Retype the records in full, exactly as they stand.
*** Opening INPUT FOR THIS TASK ***
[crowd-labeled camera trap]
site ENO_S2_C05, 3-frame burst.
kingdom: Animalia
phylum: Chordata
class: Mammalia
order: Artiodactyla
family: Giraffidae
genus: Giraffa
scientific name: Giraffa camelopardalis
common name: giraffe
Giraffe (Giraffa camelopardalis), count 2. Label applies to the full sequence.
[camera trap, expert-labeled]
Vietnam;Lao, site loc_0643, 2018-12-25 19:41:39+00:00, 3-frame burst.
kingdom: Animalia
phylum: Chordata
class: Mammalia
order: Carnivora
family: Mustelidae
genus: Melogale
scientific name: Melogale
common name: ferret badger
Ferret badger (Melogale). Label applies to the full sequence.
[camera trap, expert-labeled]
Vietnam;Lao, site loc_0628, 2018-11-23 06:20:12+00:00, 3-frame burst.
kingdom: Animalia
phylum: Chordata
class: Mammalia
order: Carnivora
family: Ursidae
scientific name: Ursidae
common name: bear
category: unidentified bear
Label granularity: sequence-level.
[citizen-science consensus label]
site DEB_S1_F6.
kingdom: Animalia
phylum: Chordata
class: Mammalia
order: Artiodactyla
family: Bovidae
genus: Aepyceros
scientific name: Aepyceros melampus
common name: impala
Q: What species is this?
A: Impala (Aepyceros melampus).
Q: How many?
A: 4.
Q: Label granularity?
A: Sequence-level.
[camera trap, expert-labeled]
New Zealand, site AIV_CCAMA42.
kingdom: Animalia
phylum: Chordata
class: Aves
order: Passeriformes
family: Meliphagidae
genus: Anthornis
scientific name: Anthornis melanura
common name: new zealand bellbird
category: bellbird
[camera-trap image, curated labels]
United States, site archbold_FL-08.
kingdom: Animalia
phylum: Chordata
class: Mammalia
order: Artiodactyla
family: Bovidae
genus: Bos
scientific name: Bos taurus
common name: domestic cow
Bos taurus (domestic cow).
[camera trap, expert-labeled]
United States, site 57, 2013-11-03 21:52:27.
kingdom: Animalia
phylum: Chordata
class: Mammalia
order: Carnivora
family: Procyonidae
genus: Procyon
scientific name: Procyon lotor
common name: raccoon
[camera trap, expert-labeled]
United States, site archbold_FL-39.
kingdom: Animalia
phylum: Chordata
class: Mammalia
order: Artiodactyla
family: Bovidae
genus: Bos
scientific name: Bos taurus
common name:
*** Closing INPUT FOR THIS TASK ***
[RESULT OF THIS EXERCISE]
[crowd-labeled camera trap]
site ENO_S2_C05, 3-frame burst.
kingdom: Animalia
phylum: Chordata
class: Mammalia
order: Artiodactyla
family: Giraffidae
genus: Giraffa
scientific name: Giraffa camelopardalis
common name: giraffe
Giraffe (Giraffa camelopardalis), count 2. Label applies to the full sequence.
[camera trap, expert-labeled]
Vietnam;Lao, site loc_0643, 2018-12-25 19:41:39+00:00, 3-frame burst.
kingdom: Animalia
phylum: Chordata
class: Mammalia
order: Carnivora
family: Mustelidae
genus: Melogale
scientific name: Melogale
common name: ferret badger
Ferret badger (Melogale). Label applies to the full sequence.
[camera trap, expert-labeled]
Vietnam;Lao, site loc_0628, 2018-11-23 06:20:12+00:00, 3-frame burst.
kingdom: Animalia
phylum: Chordata
class: Mammalia
order: Carnivora
family: Ursidae
scientific name: Ursidae
common name: bear
category: unidentified bear
Label granularity: sequence-level.
[citizen-science consensus label]
site DEB_S1_F6.
kingdom: Animalia
phylum: Chordata
class: Mammalia
order: Artiodactyla
family: Bovidae
genus: Aepyceros
scientific name: Aepyceros melampus
common name: impala
Q: What species is this?
A: Impala (Aepyceros melampus).
Q: How many?
A: 4.
Q: Label granularity?
A: Sequence-level.
[camera trap, expert-labeled]
New Zealand, site AIV_CCAMA42.
kingdom: Animalia
phylum: Chordata
class: Aves
order: Passeriformes
family: Meliphagidae
genus: Anthornis
scientific name: Anthornis melanura
common name: new zealand bellbird
category: bellbird
[camera-trap image, curated labels]
United States, site archbold_FL-08.
kingdom: Animalia
phylum: Chordata
class: Mammalia
order: Artiodactyla
family: Bovidae
genus: Bos
scientific name: Bos taurus
common name: domestic cow
Bos taurus (domestic cow).
[camera trap, expert-labeled]
United States, site 57, 2013-11-03 21:52:27.
kingdom: Animalia
phylum: Chordata
class: Mammalia
order: Carnivora
family: Procyonidae
genus: Procyon
scientific name: Procyon lotor
common name: raccoon
[camera trap, expert-labeled]
United States, site archbold_FL-39.
kingdom: Animalia
phylum: Chordata
class: Mammalia
order: Artiodactyla
family: Bovidae
genus: Bos
scientific name: Bos taurus
common name:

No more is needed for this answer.